:: PROVIDED PASSAGE ::
----

The transition from EGEE to EGI was prepared two months before the start of the project for the handover of coordination activities from CERN to EGI, together with the definition of new procedures for the timely staged rollout of new middleware releases . The EGEE Pre-Production Infrastructure was entirely decommissioned and integrated into the production one where feasible. The procedures and the tools needed for automation of staged rollout were gradually refined and developed during the course of the first year . Staged rollout is applied also to the rollout of Service Availability Monitoring software releases, and it will be extended to other distributed operational tools. Staged Rollout has progressively expanding in terms of Early Adopters teams and coverage of middleware products. Now ARC, gLite and UNICORE are integrated into the process. A staged rollout manager was appointed in each area. The “New Software Release Workflow” was tested with the dry run of several EMI components (Release Candidate 3). Information on Early Adopters is available on the EGI wiki . During the end of the year effort was progressively migrated from the staged rollout of gLite 3.1 and gLite 3.2 to EMI. Fortnightly meetings are organized to update the operations community on the status of staged rollout activities, the schedule of future releases, interoperability issues and middleware deployment problems. During PQ1 contacts points have been promoted and established with other DCIs (Desktop Grids, StratusLab, PRACE) and activities have been carried out in the framework of the Infrastructure Policy Group (IPG) and the Production Grid Infrastructure Working Group (PGI-WG) within OGF (OGF 28 – Munich, and OGF 29 – Chicago). During the first year the integration of ARC into the EGI monitoring infrastructure was completed. This required the re-writing of probes to migrate from the old SAM framework to Nagios , the integration of those into the SAM release, the decommissioning of the old SAM infrastructure operated at NDGF for ARC resources, and the integration of the Nagios probes into the Operations Dashboard. Middleware deployment plans were gathered and according to these two task forces were constituted to address the issue of integration of GLOBUS and UNICORE resources.

TSA1.6 and TSA1.7 Help desk & Support Teams

Helpdesk

During PQ1 the support infrastructure has been adapting to the EGI model following the work already started in the last year of the EGEE-III project. It has involved new NGIs setting up their national support tools and processes, and transferring the operations for the former EGEE ROCs to these NGIs. A workflow for this was defined and used to migrate operations. New NGI support units were implemented for NGIs that have currently gone through this process. xGUS – the GGUS NGI view – is now deployed in production by several NGIs. A new workflow for middleware-related issues was discussed with the Deployed Middleware Support Unit (DMSU) and the Technology Providers. The workflow entered production in January 2011. During PQ4 one of the main areas of work for GGUS was the definition and implementation of technology-related workflows. Work on the technology support workflow continued and resulted in a few refinements and modifications of the technology helpdesk. The middleware support chain is a staged process organized into: 1st line support (TPM), 2nd line support through the Deployed Middleware Support Unit (DMSU) and, finally, 3rd line support involving the Technology Providers. The implementation of the support chain was made available with the January 2011 release of GGUS. In addition, the software provisioning workflow was implemented. Through this workflow the Technology Providers can announce releases by submitting a ticket which is then routed to the EGI-SA2 activity through an interface to the EGI-RT system. Feedback concerning the release is also handled through such ticket, which is assigned back to the Technology Provider with an "accept" or "reject".

----

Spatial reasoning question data
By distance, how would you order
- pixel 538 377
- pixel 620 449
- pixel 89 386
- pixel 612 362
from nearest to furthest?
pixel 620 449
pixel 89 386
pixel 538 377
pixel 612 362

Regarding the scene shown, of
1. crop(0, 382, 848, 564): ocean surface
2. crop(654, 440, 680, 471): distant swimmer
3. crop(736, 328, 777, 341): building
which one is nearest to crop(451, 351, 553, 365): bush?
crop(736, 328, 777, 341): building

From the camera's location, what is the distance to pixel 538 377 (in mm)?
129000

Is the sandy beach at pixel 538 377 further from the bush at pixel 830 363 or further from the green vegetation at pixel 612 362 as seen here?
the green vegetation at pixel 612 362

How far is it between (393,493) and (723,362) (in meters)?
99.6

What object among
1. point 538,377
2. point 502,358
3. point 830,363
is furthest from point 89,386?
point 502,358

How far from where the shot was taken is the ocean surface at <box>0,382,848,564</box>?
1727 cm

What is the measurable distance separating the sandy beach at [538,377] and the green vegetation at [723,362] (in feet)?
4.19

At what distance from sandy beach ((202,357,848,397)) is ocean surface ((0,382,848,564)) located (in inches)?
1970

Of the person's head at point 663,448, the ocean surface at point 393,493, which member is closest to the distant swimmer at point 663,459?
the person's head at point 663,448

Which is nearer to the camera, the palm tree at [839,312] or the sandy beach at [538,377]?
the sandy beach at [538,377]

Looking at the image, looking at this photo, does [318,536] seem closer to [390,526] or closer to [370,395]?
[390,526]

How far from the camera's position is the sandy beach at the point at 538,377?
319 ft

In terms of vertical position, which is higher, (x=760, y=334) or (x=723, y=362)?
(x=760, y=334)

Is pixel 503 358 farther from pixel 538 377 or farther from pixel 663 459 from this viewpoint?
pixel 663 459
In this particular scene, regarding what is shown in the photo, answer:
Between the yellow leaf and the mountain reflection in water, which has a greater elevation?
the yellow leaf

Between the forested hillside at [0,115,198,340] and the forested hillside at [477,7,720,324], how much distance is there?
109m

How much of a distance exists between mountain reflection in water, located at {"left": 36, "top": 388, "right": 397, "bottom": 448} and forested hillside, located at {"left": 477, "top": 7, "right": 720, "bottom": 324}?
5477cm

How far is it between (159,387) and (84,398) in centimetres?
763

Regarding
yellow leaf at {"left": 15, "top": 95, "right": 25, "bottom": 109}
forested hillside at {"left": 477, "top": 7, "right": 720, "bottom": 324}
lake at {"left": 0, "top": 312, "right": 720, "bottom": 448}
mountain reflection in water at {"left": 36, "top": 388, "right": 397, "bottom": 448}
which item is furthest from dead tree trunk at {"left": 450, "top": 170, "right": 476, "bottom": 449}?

----

:: LIST OF TASKS ::
1: Name the other DCIs that the EGI operations report says contact points were established with during PQ1.
2: According to the EGI operations report, when did the new workflow for middleware-related issues enter production?
3: Write the next part of the EGI operations report, starting after its final sentence.
The entries are separate material and have no connection to the EGI operations report.

:: SOLVED PROBLEMS ::
1: Desktop Grids, StratusLab, PRACE

2: January 2011

3:
Support teams

  • 1st line support. In the last months of EGEE the new Ticket Processing Management (TPM) model with two teams was implemented and provided 1st line support since then. TPM handles 250 tickets per month on average.
  • Regional Operator on Duty (ROD). The first EGI-InSPIRE Regional Operator on Duty (ROD) team workshop was held in June 2010. The transition from EGEE to EGI-InSPIRE required many changes. In the EGI era, ROD teams monitor the status of Resource Centres in their country or region, whereas the Central Operator on Duty (COD) is responsible for the global oversight over the whole EGI infrastructure. This is to provide a high-quality grid infrastructure to the user communities. A ROD Newsletter is now periodically released since December 2010 to consolidate the Grid oversight teams (central and local ones). The purpose of this newsletter is to inform about recent and upcoming developments related to Grid Oversight and to show the support performance indicators during the month.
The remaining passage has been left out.